Schlussendlich überzeugt auch die Bewertung der schweren Folge als betriebsgefahrerhöhend nicht. Im Rahmen der Abwägung der Verursachungsbeiträge, zu denen auch die Frage des Gewichts einer Betriebsgefahr gehört (Engel in: MünchKomm StVR, § 17 StVG Rn. 17 f.), spielen nur solche Umstände eine Rolle, die für den Unfall selbst und damit für den Haftungsgrund kausal geworden sind (Burmann/Heß/Hühnermann/Jahnke, Straßenverkehrsrecht, § 17 StVG Rn. 14 f.). Das ist aber im Bereich der hier allein betroffenen haftungsausfüllenden Kausalität nicht der Fall.

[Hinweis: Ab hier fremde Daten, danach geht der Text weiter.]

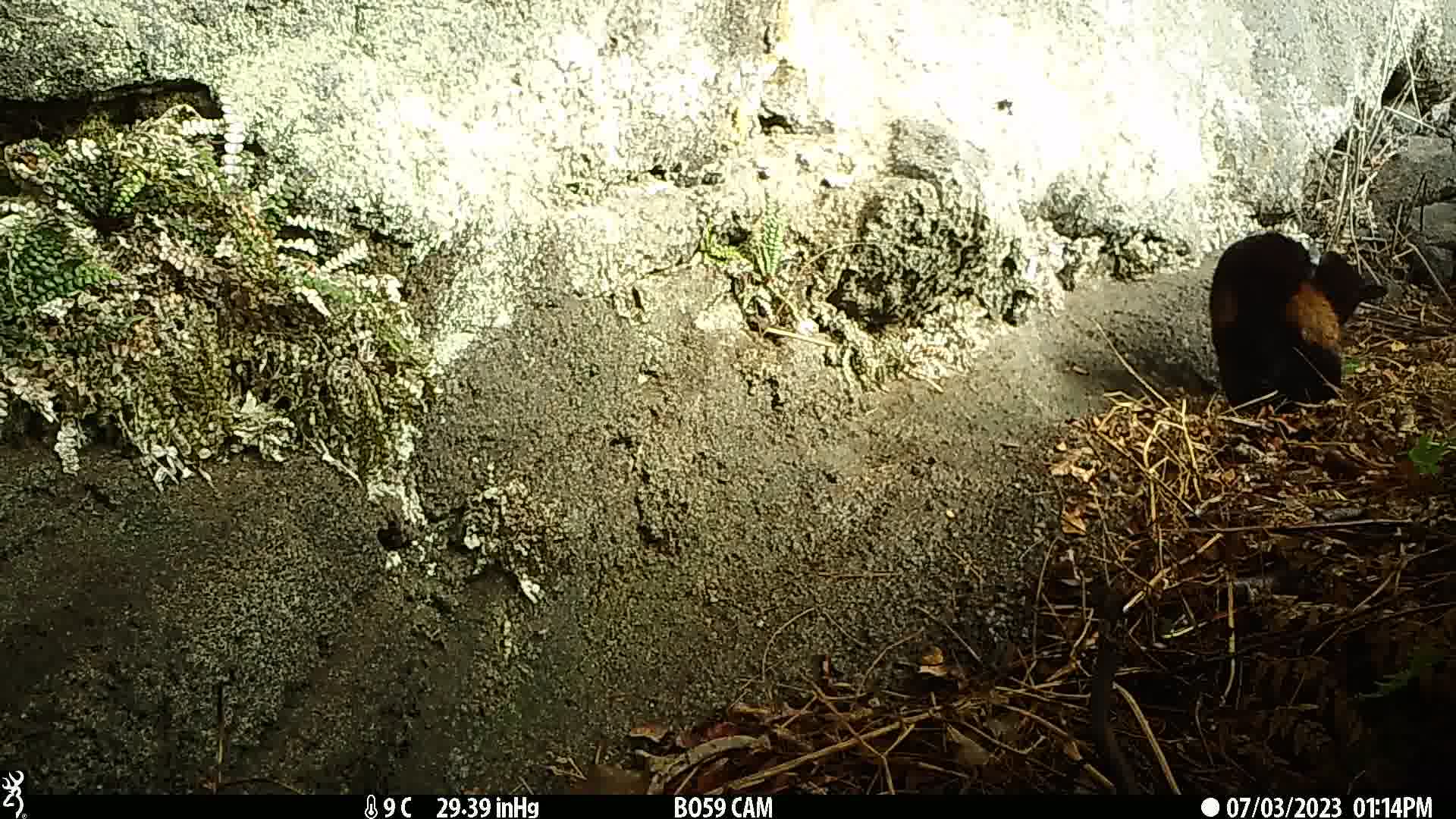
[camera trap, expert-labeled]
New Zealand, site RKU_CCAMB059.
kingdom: Animalia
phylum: Chordata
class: Mammalia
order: Carnivora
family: Felidae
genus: Felis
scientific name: Felis catus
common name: domestic cat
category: cat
Cat (domestic cat) (Felis catus).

Im Ergebnis spricht daher einiges dafür, dass hier zwar in der Tat eine Betriebsgefahr des Pkws in die Haftungsabwägung einzustellen war, diese aber mit dem „üblichen Satz“ von 20-25% des Haftungsanteils, insbesondere in Ansehung des erheblichen Eigenverschuldens des Klägers. Gegen die Beklagte zu 3) dürfte als Fahrerin mangels Verschuldens kein Anspruch bestehen.


D.
Auswirkungen für die Praxis
Die Bemessung des Umfangs der in die Quote einzustellenden Betriebsgefahr bereitet häufig Schwierigkeiten. Meist wird ein nachzuweisendes Verschulden des Fahrers auf dieser Ebene diskutiert, um ein noch verträgliches Quotenergebnis zu rechtfertigen. Hier ist sowohl aus Sicht des Geschädigten als auch des Schädigers darauf zu achten, dass die Feststellungen zum Unfallhergang nicht in unzulässiger Weise die Grenze zwischen Verschulden und Betriebsgefahr verwischen.
Die Entscheidung des OLG Celle fügt sich hinsichtlich der Anforderungen an den Verschuldensvorwurf des § 3 Abs. 2a StVO ein in eine Linie gefestigter Rechtsprechung (vgl.o.). Solange keine Gefahrensituation erkennbar ist, greifen die besonderen Sorgfaltsanforderungen der Norm nicht ein. Gefordert ist dann lediglich eine gesteigerte Beobachtung des Kindes, um im Falle des Eintretens der konkreten Gefahrensituation die Reaktionsanforderungen des § 3 Abs. 2a StVO erfüllen zu können.